Hyglucagonemia is a hallmark of diabetes caused by dysregulation of glucagon secretion by pancreatic alpha-cells. Although glucose sensing and insulin signaling are well-established regulators, the pathways governing glucagon secretion are not fully understood. Recent evidences suggest that insulin-degrading enzyme (IDE) regulates glucagon secretion through an unknown pathway. We aimed to ascertain the molecular mechanisms downstream of IDE, directing our efforts toward the relationship between IDE and the primary cilium.
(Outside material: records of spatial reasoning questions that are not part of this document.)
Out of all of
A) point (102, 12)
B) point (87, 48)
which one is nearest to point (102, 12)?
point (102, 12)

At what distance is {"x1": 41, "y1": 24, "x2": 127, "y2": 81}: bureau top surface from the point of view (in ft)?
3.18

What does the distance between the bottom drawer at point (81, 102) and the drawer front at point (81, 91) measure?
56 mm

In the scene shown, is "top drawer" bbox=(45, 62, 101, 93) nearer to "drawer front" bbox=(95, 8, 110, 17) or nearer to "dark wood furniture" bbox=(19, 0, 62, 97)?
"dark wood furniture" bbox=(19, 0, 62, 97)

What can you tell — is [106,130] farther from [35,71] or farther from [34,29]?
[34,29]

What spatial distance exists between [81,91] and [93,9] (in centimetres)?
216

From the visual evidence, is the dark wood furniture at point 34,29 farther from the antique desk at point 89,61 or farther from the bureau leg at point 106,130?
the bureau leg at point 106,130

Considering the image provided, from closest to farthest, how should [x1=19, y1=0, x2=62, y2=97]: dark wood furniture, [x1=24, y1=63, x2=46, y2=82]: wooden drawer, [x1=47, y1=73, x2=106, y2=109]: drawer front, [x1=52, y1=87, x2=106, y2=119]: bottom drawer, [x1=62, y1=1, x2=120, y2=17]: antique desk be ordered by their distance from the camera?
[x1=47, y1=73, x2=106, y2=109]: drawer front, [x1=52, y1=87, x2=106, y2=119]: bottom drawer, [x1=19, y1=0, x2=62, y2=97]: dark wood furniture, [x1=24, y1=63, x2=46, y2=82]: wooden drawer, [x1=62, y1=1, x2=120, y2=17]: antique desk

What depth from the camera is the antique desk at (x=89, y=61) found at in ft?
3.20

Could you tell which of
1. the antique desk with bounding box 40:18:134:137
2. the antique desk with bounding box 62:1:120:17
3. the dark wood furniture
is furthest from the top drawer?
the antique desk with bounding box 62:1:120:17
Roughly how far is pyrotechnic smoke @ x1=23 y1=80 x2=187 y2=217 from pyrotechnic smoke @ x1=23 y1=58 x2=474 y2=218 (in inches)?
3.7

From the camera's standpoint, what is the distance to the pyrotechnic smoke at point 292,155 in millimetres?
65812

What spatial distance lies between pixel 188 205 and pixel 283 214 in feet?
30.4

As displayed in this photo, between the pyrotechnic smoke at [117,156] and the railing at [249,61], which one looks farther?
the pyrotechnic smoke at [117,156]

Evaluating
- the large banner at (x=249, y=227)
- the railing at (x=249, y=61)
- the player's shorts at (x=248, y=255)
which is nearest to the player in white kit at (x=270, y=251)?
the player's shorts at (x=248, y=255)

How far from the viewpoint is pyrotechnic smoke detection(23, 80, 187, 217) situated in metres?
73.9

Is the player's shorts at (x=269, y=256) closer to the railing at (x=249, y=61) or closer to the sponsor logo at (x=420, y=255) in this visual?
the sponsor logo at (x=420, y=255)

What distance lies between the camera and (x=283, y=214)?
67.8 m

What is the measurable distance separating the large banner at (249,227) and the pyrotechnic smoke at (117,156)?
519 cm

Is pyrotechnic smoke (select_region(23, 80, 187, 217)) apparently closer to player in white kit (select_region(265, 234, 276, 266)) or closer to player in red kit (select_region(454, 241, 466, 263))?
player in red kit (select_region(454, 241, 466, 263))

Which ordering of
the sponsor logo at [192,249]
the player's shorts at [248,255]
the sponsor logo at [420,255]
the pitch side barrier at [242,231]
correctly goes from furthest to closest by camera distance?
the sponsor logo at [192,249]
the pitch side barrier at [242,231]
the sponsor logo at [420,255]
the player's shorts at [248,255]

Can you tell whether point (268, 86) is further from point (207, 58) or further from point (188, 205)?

IDE was not localized to primary cilium of alpha-cells, but IDE deficiency resulted in impaired ciliogenesis. Consistent with lower levels of the insulin receptor (IR), the counterregulatory effect of insulin on glucagon secretion was reduced in IDE-deficient alpha-cells. Two cellular models of ciliary dysfunction (ARL13B-KD and IFT88-KD) resulted in impaired glucagon secretion, as well as a failure of insulin to suppress glucagon secretion in alpha-cells. Importantly, IDE, ciliary markers (AcTubulin, ARL13B) and IR levels were diminished in conditions of physiological glucagon repression. In conclusion, IDE is a mechanistic link between glucose levels and the primary cilium, which regulates glucagon secretion in alpha-cells.